→ RECORDS TO USE:

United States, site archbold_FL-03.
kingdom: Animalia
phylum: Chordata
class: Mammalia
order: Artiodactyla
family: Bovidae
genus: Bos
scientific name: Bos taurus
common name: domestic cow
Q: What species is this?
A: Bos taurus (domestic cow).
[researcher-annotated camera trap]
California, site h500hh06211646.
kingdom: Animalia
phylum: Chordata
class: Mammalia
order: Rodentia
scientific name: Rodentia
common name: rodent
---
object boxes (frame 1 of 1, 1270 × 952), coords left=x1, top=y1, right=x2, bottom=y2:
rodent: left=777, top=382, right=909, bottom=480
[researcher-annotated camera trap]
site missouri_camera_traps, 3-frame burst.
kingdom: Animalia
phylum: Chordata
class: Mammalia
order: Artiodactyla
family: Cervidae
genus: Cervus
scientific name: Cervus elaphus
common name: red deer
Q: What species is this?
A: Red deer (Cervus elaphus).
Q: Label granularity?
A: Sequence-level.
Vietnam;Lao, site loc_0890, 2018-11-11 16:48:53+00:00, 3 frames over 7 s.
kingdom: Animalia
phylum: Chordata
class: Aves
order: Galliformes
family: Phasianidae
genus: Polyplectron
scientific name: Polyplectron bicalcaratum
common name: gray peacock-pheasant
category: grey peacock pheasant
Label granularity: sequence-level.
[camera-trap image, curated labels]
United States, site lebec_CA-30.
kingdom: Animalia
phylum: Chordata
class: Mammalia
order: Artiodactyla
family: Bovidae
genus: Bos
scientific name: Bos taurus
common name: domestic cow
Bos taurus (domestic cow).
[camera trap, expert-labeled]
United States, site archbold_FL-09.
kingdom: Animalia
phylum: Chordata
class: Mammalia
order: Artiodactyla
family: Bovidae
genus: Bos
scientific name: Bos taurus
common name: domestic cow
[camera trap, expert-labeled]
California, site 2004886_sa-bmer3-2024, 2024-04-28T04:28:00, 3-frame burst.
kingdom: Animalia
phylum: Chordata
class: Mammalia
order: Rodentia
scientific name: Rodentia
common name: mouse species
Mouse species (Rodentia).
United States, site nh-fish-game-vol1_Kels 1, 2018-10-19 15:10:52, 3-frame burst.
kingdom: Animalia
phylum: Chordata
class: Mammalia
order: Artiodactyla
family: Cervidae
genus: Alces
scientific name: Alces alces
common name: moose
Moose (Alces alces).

→ WHAT YOU WILL DO:
Exact copies of all the entries above are required.

→ RESULT OF THE EXERCISE:
United States, site archbold_FL-03.
kingdom: Animalia
phylum: Chordata
class: Mammalia
order: Artiodactyla
family: Bovidae
genus: Bos
scientific name: Bos taurus
common name: domestic cow
Q: What species is this?
A: Bos taurus (domestic cow).
[researcher-annotated camera trap]
California, site h500hh06211646.
kingdom: Animalia
phylum: Chordata
class: Mammalia
order: Rodentia
scientific name: Rodentia
common name: rodent
---
object boxes (frame 1 of 1, 1270 × 952), coords left=x1, top=y1, right=x2, bottom=y2:
rodent: left=777, top=382, right=909, bottom=480
[researcher-annotated camera trap]
site missouri_camera_traps, 3-frame burst.
kingdom: Animalia
phylum: Chordata
class: Mammalia
order: Artiodactyla
family: Cervidae
genus: Cervus
scientific name: Cervus elaphus
common name: red deer
Q: What species is this?
A: Red deer (Cervus elaphus).
Q: Label granularity?
A: Sequence-level.
Vietnam;Lao, site loc_0890, 2018-11-11 16:48:53+00:00, 3 frames over 7 s.
kingdom: Animalia
phylum: Chordata
class: Aves
order: Galliformes
family: Phasianidae
genus: Polyplectron
scientific name: Polyplectron bicalcaratum
common name: gray peacock-pheasant
category: grey peacock pheasant
Label granularity: sequence-level.
[camera-trap image, curated labels]
United States, site lebec_CA-30.
kingdom: Animalia
phylum: Chordata
class: Mammalia
order: Artiodactyla
family: Bovidae
genus: Bos
scientific name: Bos taurus
common name: domestic cow
Bos taurus (domestic cow).
[camera trap, expert-labeled]
United States, site archbold_FL-09.
kingdom: Animalia
phylum: Chordata
class: Mammalia
order: Artiodactyla
family: Bovidae
genus: Bos
scientific name: Bos taurus
common name: domestic cow
[camera trap, expert-labeled]
California, site 2004886_sa-bmer3-2024, 2024-04-28T04:28:00, 3-frame burst.
kingdom: Animalia
phylum: Chordata
class: Mammalia
order: Rodentia
scientific name: Rodentia
common name: mouse species
Mouse species (Rodentia).
United States, site nh-fish-game-vol1_Kels 1, 2018-10-19 15:10:52, 3-frame burst.
kingdom: Animalia
phylum: Chordata
class: Mammalia
order: Artiodactyla
family: Cervidae
genus: Alces
scientific name: Alces alces
common name: moose
Moose (Alces alces).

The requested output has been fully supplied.